A bug in the code?
Closed this issue · 8 comments
E
E
If I understood it correctly, there are these two approaches:
-
You always initialize the decoder hidden state with a projected context-embedding (reset=True). This means you feed a newly generated response back to the encoders to generate a new context embedding for the new turn. This embedding is, after projection, used to initialize the decoder for the next turn.
-
You initialize the decoder only when generating the first turn and from then on the decoder continues with its own hidden state for each consecutively generated response (reset=False).
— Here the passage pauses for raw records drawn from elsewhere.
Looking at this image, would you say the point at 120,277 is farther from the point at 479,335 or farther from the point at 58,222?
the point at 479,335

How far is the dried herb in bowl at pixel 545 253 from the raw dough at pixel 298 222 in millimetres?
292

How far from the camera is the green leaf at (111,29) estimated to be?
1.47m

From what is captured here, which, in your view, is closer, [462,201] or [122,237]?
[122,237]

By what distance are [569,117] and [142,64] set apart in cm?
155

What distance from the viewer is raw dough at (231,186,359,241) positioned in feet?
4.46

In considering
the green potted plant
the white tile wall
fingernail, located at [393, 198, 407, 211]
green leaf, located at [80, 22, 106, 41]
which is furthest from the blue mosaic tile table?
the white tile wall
I would say that those important inter-turn dependencies are encoded during the utterance- and context-encoder steps and that the decoder has not that much to do with that.
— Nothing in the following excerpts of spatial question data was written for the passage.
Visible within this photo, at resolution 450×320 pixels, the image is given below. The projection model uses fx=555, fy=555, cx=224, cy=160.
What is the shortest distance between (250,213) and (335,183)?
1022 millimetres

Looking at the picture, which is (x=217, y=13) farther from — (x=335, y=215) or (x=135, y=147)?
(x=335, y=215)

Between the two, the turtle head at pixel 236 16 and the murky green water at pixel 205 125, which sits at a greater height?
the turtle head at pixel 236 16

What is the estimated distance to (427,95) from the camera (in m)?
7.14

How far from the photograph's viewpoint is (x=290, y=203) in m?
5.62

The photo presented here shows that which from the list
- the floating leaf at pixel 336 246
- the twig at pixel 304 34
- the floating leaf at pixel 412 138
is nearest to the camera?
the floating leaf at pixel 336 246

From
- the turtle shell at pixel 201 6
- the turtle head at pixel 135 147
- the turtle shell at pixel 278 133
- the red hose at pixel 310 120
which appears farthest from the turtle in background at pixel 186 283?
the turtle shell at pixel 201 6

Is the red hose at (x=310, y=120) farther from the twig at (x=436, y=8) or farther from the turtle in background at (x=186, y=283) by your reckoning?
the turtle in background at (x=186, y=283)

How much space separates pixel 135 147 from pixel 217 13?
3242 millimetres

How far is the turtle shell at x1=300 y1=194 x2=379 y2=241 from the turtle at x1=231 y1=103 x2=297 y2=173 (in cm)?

Did you also train the model with the same flag reset_utterance_decoder_at_end_of_utterance
?
E
Oh, I thought that when (reset=True) that means you reset the hidden states and so the next turn will not be affected by previous turns (which is a bad thing) and generates the next turn like a completely independent response or something like that.
In both cases, turns are never independent. You have to distinguish between resetting the decoder hidden state and resetting the utterance-encoder hidden state.
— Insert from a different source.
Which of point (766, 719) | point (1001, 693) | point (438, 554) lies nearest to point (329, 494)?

Even if you reset the utterance-encoder hidden state between turns, inter-turn dependencies are still captured by the context-encoder (as it uses the utterance-embeddings as input).
The context encoders hidden state is then used (after a single NN-layer) to initialize the decoder hidden state. This one can then go by either approach 1 or 2 and there generation is also not turn-independent.
E
@dimeldo It looks like there is one "zero_mask" too many in https://github.com/julianser/hed-dlg-truncated/blob/master/search.py#L147-151.
Does it work if you try this instead:
new_hd = self.compute_decoder_encoding(enlarged_context, enlarged_reversed_context, self.max_len, zero_mask, numpy.zeros((self.model.bs), dtype='float32'), ran_vector, ones_mask)
Thanks, it's working now. Closed.